[Start of section]

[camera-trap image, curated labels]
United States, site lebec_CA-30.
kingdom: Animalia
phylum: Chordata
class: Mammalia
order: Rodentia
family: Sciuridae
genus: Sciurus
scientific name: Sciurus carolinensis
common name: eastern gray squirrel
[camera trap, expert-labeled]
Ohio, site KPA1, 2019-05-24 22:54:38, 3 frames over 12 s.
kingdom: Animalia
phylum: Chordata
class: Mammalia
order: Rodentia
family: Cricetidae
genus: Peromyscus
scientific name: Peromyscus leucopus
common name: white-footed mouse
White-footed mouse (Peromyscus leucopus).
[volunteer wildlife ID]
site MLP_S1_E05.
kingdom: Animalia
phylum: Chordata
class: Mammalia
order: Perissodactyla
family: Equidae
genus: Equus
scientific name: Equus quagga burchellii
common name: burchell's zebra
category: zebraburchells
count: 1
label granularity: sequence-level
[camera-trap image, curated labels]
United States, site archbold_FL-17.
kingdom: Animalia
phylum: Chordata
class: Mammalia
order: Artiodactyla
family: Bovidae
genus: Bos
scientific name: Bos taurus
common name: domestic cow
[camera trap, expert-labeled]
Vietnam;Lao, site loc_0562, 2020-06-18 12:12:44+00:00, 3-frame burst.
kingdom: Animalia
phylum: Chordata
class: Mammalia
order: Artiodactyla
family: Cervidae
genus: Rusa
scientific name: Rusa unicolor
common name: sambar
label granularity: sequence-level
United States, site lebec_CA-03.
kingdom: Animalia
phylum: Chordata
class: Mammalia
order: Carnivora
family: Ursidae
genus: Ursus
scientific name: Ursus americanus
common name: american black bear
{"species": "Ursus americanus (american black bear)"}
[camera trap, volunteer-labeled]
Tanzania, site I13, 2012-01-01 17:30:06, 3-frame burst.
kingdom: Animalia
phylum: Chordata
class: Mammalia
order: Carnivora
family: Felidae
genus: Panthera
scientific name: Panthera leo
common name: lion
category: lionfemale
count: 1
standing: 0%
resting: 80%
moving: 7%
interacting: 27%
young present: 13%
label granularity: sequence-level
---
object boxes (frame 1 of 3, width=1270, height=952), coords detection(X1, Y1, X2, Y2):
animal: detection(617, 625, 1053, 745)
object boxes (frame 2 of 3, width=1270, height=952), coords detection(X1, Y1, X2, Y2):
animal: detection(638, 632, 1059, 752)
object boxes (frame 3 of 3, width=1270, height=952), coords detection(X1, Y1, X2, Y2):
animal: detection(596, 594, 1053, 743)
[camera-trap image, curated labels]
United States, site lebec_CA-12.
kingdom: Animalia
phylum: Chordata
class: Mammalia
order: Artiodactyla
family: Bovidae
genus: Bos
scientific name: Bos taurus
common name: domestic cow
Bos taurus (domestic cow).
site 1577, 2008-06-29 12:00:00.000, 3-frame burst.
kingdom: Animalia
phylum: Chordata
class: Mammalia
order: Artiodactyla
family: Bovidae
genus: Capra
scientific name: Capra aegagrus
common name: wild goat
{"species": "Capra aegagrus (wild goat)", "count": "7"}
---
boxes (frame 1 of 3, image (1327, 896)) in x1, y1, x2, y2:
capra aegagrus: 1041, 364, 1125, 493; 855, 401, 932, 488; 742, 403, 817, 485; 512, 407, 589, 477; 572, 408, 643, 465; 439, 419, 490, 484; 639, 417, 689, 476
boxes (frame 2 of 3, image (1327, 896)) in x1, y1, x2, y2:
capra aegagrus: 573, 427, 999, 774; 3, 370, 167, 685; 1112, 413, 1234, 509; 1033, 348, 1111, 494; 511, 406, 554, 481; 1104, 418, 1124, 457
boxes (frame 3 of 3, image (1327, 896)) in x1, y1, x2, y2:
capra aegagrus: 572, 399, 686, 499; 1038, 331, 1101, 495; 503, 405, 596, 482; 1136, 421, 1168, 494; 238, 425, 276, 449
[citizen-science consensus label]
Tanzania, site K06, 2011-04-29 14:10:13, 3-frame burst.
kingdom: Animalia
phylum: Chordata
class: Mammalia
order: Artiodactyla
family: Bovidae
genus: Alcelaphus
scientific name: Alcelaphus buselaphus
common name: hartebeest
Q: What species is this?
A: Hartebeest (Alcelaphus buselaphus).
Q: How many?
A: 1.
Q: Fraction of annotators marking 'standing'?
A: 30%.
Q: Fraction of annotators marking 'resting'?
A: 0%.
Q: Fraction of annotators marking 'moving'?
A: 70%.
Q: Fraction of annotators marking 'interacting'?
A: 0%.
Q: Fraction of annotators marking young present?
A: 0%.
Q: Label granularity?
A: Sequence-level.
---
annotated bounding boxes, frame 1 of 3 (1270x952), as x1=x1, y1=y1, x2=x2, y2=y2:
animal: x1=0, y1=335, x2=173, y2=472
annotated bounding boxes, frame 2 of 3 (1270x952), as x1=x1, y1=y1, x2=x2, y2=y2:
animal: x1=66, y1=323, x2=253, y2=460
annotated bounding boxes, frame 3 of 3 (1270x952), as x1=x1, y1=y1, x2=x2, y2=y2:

[End of section]

# What is required:
Beginning with the first line above, transcribe all of the data exactly.

# Solution below:
[camera-trap image, curated labels]
United States, site lebec_CA-30.
kingdom: Animalia
phylum: Chordata
class: Mammalia
order: Rodentia
family: Sciuridae
genus: Sciurus
scientific name: Sciurus carolinensis
common name: eastern gray squirrel
[camera trap, expert-labeled]
Ohio, site KPA1, 2019-05-24 22:54:38, 3 frames over 12 s.
kingdom: Animalia
phylum: Chordata
class: Mammalia
order: Rodentia
family: Cricetidae
genus: Peromyscus
scientific name: Peromyscus leucopus
common name: white-footed mouse
White-footed mouse (Peromyscus leucopus).
[volunteer wildlife ID]
site MLP_S1_E05.
kingdom: Animalia
phylum: Chordata
class: Mammalia
order: Perissodactyla
family: Equidae
genus: Equus
scientific name: Equus quagga burchellii
common name: burchell's zebra
category: zebraburchells
count: 1
label granularity: sequence-level
[camera-trap image, curated labels]
United States, site archbold_FL-17.
kingdom: Animalia
phylum: Chordata
class: Mammalia
order: Artiodactyla
family: Bovidae
genus: Bos
scientific name: Bos taurus
common name: domestic cow
[camera trap, expert-labeled]
Vietnam;Lao, site loc_0562, 2020-06-18 12:12:44+00:00, 3-frame burst.
kingdom: Animalia
phylum: Chordata
class: Mammalia
order: Artiodactyla
family: Cervidae
genus: Rusa
scientific name: Rusa unicolor
common name: sambar
label granularity: sequence-level
United States, site lebec_CA-03.
kingdom: Animalia
phylum: Chordata
class: Mammalia
order: Carnivora
family: Ursidae
genus: Ursus
scientific name: Ursus americanus
common name: american black bear
{"species": "Ursus americanus (american black bear)"}
[camera trap, volunteer-labeled]
Tanzania, site I13, 2012-01-01 17:30:06, 3-frame burst.
kingdom: Animalia
phylum: Chordata
class: Mammalia
order: Carnivora
family: Felidae
genus: Panthera
scientific name: Panthera leo
common name: lion
category: lionfemale
count: 1
standing: 0%
resting: 80%
moving: 7%
interacting: 27%
young present: 13%
label granularity: sequence-level
---
object boxes (frame 1 of 3, width=1270, height=952), coords detection(X1, Y1, X2, Y2):
animal: detection(617, 625, 1053, 745)
object boxes (frame 2 of 3, width=1270, height=952), coords detection(X1, Y1, X2, Y2):
animal: detection(638, 632, 1059, 752)
object boxes (frame 3 of 3, width=1270, height=952), coords detection(X1, Y1, X2, Y2):
animal: detection(596, 594, 1053, 743)
[camera-trap image, curated labels]
United States, site lebec_CA-12.
kingdom: Animalia
phylum: Chordata
class: Mammalia
order: Artiodactyla
family: Bovidae
genus: Bos
scientific name: Bos taurus
common name: domestic cow
Bos taurus (domestic cow).
site 1577, 2008-06-29 12:00:00.000, 3-frame burst.
kingdom: Animalia
phylum: Chordata
class: Mammalia
order: Artiodactyla
family: Bovidae
genus: Capra
scientific name: Capra aegagrus
common name: wild goat
{"species": "Capra aegagrus (wild goat)", "count": "7"}
---
boxes (frame 1 of 3, image (1327, 896)) in x1, y1, x2, y2:
capra aegagrus: 1041, 364, 1125, 493; 855, 401, 932, 488; 742, 403, 817, 485; 512, 407, 589, 477; 572, 408, 643, 465; 439, 419, 490, 484; 639, 417, 689, 476
boxes (frame 2 of 3, image (1327, 896)) in x1, y1, x2, y2:
capra aegagrus: 573, 427, 999, 774; 3, 370, 167, 685; 1112, 413, 1234, 509; 1033, 348, 1111, 494; 511, 406, 554, 481; 1104, 418, 1124, 457
boxes (frame 3 of 3, image (1327, 896)) in x1, y1, x2, y2:
capra aegagrus: 572, 399, 686, 499; 1038, 331, 1101, 495; 503, 405, 596, 482; 1136, 421, 1168, 494; 238, 425, 276, 449
[citizen-science consensus label]
Tanzania, site K06, 2011-04-29 14:10:13, 3-frame burst.
kingdom: Animalia
phylum: Chordata
class: Mammalia
order: Artiodactyla
family: Bovidae
genus: Alcelaphus
scientific name: Alcelaphus buselaphus
common name: hartebeest
Q: What species is this?
A: Hartebeest (Alcelaphus buselaphus).
Q: How many?
A: 1.
Q: Fraction of annotators marking 'standing'?
A: 30%.
Q: Fraction of annotators marking 'resting'?
A: 0%.
Q: Fraction of annotators marking 'moving'?
A: 70%.
Q: Fraction of annotators marking 'interacting'?
A: 0%.
Q: Fraction of annotators marking young present?
A: 0%.
Q: Label granularity?
A: Sequence-level.
---
annotated bounding boxes, frame 1 of 3 (1270x952), as x1=x1, y1=y1, x2=x2, y2=y2:
animal: x1=0, y1=335, x2=173, y2=472
annotated bounding boxes, frame 2 of 3 (1270x952), as x1=x1, y1=y1, x2=x2, y2=y2:
animal: x1=66, y1=323, x2=253, y2=460
annotated bounding boxes, frame 3 of 3 (1270x952), as x1=x1, y1=y1, x2=x2, y2=y2:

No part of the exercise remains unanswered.